# Exercise directions
Among the entries that follow, locate the line with "Cover image for" and the line with "氨糖软骨素吃了肚子不舒服？注意氨糖软骨素的副作用和注意事项？". Output those lines and all lines in between, exactly, minus the pictures.

# Provided entries
--

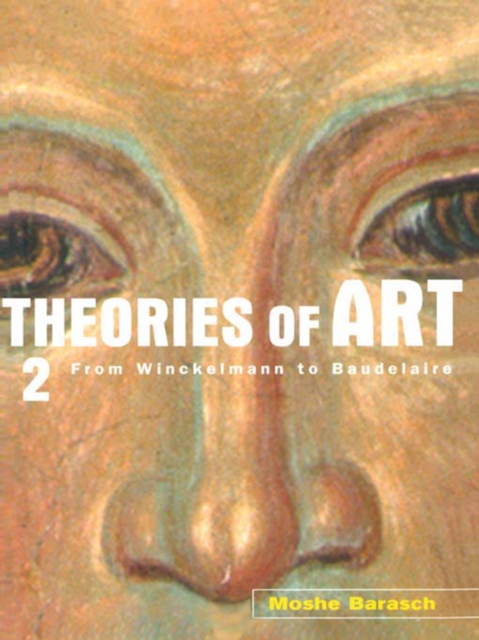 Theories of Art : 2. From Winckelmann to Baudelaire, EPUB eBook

--

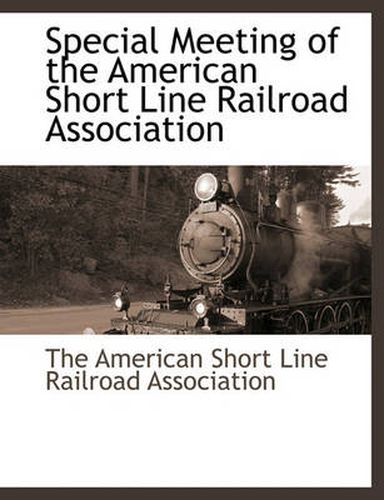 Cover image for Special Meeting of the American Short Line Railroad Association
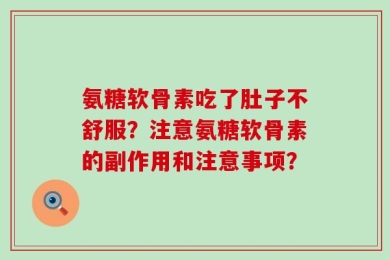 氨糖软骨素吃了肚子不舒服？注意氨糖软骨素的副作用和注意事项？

--

# Exercise result
 Cover image for Special Meeting of the American Short Line Railroad Association
 氨糖软骨素吃了肚子不舒服？注意氨糖软骨素的副作用和注意事项？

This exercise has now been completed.